In a way, it's almost like two books. One is a tediously, almost painfully detailed survival novel. If the book were entirely like the "present day" sections, I wouldn't have liked it all that much. But the flashbacks are far better, and give a much more detailed idea of what the shrinking process must have been like for him. These are the best written parts of the book, and I found myself tuning out during the present day sections. I think Matheson put a good deal of thought into exactly how shrinking like this would affect a person, and others' perspective of them.

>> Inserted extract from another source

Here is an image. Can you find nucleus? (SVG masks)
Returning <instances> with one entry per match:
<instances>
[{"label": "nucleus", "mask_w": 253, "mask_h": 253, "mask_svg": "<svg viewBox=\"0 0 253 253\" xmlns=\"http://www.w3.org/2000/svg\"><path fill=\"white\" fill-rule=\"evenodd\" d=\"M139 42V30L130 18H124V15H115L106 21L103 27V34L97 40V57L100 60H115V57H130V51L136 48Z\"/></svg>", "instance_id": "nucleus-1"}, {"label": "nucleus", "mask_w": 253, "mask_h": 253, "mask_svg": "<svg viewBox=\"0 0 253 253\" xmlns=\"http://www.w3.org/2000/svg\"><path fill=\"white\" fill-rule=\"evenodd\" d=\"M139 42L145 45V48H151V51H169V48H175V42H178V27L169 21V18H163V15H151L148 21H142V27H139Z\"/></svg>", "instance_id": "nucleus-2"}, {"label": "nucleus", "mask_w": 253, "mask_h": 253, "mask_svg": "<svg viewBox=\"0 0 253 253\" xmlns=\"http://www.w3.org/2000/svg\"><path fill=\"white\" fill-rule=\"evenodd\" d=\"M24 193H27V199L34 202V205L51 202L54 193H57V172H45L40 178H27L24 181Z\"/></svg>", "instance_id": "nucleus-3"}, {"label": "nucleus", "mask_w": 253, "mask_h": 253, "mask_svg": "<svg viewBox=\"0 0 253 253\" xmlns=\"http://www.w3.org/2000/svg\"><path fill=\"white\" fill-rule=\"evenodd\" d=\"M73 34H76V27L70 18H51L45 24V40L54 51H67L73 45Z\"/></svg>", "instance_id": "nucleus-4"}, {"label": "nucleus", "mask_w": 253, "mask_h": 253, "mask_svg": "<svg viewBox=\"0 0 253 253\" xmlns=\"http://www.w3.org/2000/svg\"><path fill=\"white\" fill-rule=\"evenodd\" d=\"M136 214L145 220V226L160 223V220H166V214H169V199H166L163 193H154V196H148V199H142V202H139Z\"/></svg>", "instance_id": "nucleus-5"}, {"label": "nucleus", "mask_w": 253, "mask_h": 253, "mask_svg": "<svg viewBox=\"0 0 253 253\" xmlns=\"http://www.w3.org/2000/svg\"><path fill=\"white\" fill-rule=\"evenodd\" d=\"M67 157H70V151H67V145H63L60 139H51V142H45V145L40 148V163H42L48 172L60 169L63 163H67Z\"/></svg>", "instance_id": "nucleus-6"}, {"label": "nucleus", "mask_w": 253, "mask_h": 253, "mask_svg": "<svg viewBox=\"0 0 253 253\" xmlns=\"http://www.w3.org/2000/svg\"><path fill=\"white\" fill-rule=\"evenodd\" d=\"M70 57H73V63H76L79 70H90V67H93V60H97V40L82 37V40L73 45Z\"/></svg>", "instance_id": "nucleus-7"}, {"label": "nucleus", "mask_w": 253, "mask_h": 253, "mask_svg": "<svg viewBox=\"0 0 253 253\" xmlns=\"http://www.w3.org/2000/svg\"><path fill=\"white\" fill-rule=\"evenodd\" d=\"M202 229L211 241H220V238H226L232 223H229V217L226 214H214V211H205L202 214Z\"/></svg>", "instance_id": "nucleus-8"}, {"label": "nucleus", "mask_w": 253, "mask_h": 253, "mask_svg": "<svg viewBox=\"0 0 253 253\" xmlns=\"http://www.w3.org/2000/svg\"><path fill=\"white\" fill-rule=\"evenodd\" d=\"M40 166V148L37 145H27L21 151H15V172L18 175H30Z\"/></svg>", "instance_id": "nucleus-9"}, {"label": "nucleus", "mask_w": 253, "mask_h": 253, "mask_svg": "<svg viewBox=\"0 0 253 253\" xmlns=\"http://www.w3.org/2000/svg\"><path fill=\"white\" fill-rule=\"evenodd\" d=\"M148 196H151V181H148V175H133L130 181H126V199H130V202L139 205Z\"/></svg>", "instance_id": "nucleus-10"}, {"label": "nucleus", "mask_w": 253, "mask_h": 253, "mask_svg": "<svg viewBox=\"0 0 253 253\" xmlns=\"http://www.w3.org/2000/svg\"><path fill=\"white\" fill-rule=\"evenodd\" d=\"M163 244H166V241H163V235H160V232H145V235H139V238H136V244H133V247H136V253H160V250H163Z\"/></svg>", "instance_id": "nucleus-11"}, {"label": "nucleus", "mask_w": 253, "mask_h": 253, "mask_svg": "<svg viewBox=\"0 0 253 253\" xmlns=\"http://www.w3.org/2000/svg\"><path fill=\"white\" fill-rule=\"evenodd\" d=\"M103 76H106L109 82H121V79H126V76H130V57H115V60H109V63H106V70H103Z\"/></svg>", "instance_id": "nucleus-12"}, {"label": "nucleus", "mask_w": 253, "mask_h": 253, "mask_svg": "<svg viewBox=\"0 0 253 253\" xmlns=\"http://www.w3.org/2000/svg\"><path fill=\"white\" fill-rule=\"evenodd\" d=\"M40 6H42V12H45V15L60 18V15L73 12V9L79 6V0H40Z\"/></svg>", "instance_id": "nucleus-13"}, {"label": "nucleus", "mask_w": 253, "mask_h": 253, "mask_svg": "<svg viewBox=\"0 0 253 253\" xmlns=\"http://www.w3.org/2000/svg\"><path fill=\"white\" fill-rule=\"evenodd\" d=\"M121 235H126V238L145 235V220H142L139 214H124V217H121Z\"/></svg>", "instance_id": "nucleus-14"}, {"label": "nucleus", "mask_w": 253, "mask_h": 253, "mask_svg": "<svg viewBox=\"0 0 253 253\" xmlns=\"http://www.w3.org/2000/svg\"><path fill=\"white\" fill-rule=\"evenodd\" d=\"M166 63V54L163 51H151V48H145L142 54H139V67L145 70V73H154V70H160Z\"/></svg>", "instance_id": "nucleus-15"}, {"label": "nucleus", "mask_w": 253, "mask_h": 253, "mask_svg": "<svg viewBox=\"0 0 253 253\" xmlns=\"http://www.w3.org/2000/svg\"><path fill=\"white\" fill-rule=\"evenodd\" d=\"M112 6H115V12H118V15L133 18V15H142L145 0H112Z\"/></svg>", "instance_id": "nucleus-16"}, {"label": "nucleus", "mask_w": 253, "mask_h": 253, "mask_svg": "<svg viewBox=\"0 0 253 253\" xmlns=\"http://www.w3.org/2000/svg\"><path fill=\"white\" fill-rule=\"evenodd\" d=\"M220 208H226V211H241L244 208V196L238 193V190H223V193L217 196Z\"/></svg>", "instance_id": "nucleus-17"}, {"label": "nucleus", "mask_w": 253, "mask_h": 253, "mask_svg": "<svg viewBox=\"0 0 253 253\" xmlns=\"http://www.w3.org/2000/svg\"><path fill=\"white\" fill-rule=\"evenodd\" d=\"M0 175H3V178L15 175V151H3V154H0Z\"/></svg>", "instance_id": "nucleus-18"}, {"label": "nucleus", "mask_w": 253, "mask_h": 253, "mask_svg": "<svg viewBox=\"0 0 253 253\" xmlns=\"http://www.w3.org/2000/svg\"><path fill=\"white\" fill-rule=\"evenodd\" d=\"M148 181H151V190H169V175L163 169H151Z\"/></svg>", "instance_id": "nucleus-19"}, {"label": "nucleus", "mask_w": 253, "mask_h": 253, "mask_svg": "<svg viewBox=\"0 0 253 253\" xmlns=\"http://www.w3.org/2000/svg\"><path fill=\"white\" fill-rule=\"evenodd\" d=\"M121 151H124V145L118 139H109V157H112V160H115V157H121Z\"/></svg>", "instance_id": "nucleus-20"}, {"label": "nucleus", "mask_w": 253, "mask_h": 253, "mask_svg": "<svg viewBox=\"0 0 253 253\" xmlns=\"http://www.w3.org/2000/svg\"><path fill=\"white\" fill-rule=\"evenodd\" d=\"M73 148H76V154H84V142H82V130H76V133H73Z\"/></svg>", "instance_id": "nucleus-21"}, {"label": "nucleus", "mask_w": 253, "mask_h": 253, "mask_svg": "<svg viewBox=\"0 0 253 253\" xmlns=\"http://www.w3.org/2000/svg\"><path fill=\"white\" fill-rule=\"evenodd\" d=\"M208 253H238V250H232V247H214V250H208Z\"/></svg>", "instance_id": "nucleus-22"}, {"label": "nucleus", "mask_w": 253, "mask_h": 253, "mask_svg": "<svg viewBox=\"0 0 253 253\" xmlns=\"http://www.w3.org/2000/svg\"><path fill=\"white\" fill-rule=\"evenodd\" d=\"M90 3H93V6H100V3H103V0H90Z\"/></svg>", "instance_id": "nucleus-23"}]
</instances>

But it really would have been helpful if Scott were sympathetic. I get that he's under a lot of stress and has some traumatizing experiences while shrinking, but he brings most of that on himself. This is where "product of its time" comes into play. The book was first published in 1956, and it frames a crisis of masculinity in a very 50s, white, suburban, middle class sort of way. A modern man, by way of contrast, wouldn't wait until the family was in dire financial straits before "allowing" his wife to work at all. He might also be able to see his wife in terms broader than merely her sexual availability to him, and have more than a passing interest in his own daughter. It is, admittedly, the sort of attitude that I'm not surprised to see in a character written in the 50s, but it was this, as well as his thoughtless, needless risk taking, that made him almost entirely unsympathetic to me. Perfect example, from the end of the book. Scott is now small enough that he lives inside a dollhouse. He's alone in the room and notices that the outside door is ajar. So he decides to shut it on his own. Disaster ensues, naturally, but I was astonished at his complete inability to even guess that it might be a bad idea.